OCR (Optical Character Recognition)

Optical Character Recognition accuracy and speed has increased dramatically in recent years and presents a viable and cost effective means of automatically indexing documents. Service Point offer various solutions depending on the customers requirement and the accuracy of recognition required.

OCR can be used for various different purposes, for instance it maybe that a client is performing a large backfile conversion project of engineering documents and wishes to index their drawings according to a description, drawing number and issue. In this instance a method known as zone OCR would most likely be utilised. As the name suggests the OCR system would be configured to look at various zones on the document and the information would then be extracted, recognised, verified and used to populate a database.

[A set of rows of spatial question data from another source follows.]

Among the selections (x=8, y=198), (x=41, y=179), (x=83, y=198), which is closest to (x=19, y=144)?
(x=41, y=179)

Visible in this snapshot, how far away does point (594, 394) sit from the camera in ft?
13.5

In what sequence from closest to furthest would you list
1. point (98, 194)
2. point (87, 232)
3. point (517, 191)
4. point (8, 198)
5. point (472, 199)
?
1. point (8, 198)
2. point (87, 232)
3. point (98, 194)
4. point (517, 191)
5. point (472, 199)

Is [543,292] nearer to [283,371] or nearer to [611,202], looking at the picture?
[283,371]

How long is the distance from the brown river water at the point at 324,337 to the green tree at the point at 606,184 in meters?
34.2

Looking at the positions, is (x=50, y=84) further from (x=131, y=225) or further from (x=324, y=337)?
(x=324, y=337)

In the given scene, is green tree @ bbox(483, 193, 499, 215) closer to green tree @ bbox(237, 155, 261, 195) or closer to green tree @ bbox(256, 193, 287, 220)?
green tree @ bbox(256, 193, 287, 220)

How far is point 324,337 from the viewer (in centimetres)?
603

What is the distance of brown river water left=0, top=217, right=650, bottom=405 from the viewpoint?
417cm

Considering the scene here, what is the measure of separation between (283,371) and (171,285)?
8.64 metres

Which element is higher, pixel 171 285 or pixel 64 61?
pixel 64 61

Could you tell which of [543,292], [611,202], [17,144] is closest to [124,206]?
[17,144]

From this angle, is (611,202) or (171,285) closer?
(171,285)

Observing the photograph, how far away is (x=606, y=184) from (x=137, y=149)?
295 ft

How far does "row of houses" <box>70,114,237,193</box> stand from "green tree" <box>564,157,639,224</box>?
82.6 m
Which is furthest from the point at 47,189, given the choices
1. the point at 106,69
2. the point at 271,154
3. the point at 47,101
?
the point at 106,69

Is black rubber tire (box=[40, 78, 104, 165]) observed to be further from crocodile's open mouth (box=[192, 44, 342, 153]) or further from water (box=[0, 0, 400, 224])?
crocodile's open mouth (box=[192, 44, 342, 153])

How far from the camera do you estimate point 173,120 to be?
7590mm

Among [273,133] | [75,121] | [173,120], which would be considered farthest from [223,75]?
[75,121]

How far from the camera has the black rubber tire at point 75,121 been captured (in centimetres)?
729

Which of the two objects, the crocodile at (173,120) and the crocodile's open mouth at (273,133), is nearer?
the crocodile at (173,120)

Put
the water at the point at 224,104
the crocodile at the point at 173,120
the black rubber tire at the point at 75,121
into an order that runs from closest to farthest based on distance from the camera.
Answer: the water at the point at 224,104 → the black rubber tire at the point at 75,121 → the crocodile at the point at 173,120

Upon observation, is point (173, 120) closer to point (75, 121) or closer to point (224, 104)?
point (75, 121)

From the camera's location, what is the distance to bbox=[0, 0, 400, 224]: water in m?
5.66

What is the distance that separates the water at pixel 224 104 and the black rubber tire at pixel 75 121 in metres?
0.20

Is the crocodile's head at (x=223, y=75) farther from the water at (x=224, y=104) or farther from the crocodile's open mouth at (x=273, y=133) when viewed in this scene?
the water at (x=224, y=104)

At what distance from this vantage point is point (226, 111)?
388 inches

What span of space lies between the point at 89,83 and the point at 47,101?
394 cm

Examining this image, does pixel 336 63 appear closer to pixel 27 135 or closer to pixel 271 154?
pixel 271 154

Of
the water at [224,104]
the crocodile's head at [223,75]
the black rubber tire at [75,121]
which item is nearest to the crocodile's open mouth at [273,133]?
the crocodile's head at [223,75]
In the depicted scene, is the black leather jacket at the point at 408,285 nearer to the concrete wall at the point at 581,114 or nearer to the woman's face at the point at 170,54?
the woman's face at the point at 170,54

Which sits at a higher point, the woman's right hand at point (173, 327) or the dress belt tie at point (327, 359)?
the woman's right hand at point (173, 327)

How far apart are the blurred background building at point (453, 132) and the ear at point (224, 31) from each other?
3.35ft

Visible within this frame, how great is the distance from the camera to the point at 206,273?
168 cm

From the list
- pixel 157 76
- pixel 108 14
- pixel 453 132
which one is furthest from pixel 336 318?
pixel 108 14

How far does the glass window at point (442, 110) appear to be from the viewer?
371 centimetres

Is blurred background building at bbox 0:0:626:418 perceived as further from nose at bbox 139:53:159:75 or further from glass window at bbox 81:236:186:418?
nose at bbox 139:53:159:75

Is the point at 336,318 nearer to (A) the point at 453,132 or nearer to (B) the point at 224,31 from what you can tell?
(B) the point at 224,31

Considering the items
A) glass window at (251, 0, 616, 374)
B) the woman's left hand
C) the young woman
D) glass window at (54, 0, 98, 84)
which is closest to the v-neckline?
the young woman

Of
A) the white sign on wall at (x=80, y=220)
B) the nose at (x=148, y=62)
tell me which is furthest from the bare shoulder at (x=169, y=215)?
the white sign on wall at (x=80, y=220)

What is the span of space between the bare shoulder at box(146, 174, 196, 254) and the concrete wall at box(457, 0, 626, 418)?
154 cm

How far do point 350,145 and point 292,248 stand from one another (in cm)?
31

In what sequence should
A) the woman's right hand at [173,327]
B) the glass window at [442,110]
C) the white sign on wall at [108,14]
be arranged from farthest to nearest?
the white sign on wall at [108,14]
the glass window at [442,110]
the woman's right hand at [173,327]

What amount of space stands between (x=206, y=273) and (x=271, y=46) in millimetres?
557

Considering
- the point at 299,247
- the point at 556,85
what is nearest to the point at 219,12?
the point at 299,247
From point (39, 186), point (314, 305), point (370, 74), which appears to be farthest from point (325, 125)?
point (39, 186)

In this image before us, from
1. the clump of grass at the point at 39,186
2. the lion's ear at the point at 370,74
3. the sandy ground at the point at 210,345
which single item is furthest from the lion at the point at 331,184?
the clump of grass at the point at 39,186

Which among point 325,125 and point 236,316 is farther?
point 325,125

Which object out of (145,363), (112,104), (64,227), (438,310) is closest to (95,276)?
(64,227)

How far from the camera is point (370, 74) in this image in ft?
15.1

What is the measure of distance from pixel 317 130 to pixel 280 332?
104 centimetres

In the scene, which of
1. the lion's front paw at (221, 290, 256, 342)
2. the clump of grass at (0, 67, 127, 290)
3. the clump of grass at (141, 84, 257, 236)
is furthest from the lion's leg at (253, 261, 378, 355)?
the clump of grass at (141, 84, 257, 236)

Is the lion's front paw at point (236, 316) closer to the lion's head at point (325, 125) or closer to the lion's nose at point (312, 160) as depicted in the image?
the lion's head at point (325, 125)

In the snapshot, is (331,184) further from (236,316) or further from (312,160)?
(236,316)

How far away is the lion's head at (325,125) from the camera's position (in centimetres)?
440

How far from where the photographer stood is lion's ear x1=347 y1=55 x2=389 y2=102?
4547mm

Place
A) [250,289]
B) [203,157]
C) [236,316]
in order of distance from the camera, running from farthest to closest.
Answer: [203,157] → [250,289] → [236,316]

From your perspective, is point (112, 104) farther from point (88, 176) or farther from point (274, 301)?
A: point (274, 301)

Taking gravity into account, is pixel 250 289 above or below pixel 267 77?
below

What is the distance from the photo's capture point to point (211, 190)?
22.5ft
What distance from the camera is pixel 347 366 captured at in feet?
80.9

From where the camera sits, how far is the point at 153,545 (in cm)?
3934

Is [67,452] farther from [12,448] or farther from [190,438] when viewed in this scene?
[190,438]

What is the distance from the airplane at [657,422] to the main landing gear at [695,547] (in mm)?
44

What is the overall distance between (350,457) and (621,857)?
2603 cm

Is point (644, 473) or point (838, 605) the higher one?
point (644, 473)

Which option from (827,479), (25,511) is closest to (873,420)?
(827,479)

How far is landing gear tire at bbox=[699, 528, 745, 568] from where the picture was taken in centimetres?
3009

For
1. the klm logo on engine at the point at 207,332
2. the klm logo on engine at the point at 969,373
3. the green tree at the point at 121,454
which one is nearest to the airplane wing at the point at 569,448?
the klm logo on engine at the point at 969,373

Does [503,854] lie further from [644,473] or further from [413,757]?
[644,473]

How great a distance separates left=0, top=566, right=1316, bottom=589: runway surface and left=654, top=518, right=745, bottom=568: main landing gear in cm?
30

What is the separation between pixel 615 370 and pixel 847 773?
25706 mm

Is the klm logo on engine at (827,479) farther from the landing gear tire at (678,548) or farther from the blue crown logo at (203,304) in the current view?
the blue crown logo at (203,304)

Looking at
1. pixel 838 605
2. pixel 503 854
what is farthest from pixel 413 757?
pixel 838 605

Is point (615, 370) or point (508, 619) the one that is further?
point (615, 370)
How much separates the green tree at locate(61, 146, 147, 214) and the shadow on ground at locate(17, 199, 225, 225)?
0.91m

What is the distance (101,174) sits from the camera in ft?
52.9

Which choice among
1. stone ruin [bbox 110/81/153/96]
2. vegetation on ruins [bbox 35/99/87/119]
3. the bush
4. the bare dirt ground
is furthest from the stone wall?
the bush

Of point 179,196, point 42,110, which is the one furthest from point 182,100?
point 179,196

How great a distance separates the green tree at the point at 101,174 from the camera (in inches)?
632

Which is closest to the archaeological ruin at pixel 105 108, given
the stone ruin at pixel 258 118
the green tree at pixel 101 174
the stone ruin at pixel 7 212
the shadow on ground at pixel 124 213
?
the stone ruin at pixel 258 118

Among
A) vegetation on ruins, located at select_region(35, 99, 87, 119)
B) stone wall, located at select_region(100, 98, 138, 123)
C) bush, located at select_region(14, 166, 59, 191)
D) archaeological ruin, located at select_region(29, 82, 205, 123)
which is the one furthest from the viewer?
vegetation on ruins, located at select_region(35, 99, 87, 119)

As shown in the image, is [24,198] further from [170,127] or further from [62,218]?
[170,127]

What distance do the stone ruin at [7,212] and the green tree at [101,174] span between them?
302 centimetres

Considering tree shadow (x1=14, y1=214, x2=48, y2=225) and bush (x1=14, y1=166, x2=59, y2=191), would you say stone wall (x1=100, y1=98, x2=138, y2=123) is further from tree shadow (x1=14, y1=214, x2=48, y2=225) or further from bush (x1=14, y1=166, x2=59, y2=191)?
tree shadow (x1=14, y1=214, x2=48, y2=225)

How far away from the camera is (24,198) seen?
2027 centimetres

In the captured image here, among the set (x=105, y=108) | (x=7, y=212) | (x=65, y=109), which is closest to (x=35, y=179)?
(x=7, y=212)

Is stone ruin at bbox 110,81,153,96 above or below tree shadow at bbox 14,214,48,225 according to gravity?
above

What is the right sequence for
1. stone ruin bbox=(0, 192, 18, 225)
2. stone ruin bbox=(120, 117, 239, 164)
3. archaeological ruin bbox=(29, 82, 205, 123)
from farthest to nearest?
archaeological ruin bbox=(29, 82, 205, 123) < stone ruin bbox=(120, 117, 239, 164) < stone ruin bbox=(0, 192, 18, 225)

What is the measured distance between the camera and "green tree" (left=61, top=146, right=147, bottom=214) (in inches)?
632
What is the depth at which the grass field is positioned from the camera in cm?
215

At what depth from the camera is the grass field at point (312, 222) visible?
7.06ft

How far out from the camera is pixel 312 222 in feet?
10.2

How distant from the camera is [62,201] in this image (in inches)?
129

It is imperative in this instance for such an operation that the accuracy of recognition is greater than 80% as the time to manual correct any incorrect fields would require a great deal of time. Also for zone OCR operations of this type we would never recommend attempting to OCR less than 2 data fields, the reason being is that it is far easier to verify mistakes when using 2 fields, as a mistake in 1 field easily falls through the net. If this data can also be verified against an existing database to ensure data integrity the OCR process is greatly enhanced as the accuracy can be automatically verified.

Another example where OCR accuracy need not be so accurate would be the conversion of large swathes of text (i.e. historical books or manuscripts). In this example Service Point might employ a method of scanning and OCR'ing the complete text without paying a great deal of attention to the accuracy of the data, to do so would be cost prohibitive for a very large project.

We would then produce the documents as "PDF on text". This method ensures that the original look and integrity of the data is kept whilst enabling the document to be searched due to the underlying text within the PDF file. The 80% accuracy rule does not apply in this case as the term being searched is;

  1. likely to appear more than once in a particular page and
  2. much of the text on the page is never likely to be searched for in isolation i.e. "and", "to","for","the" and "then" etc.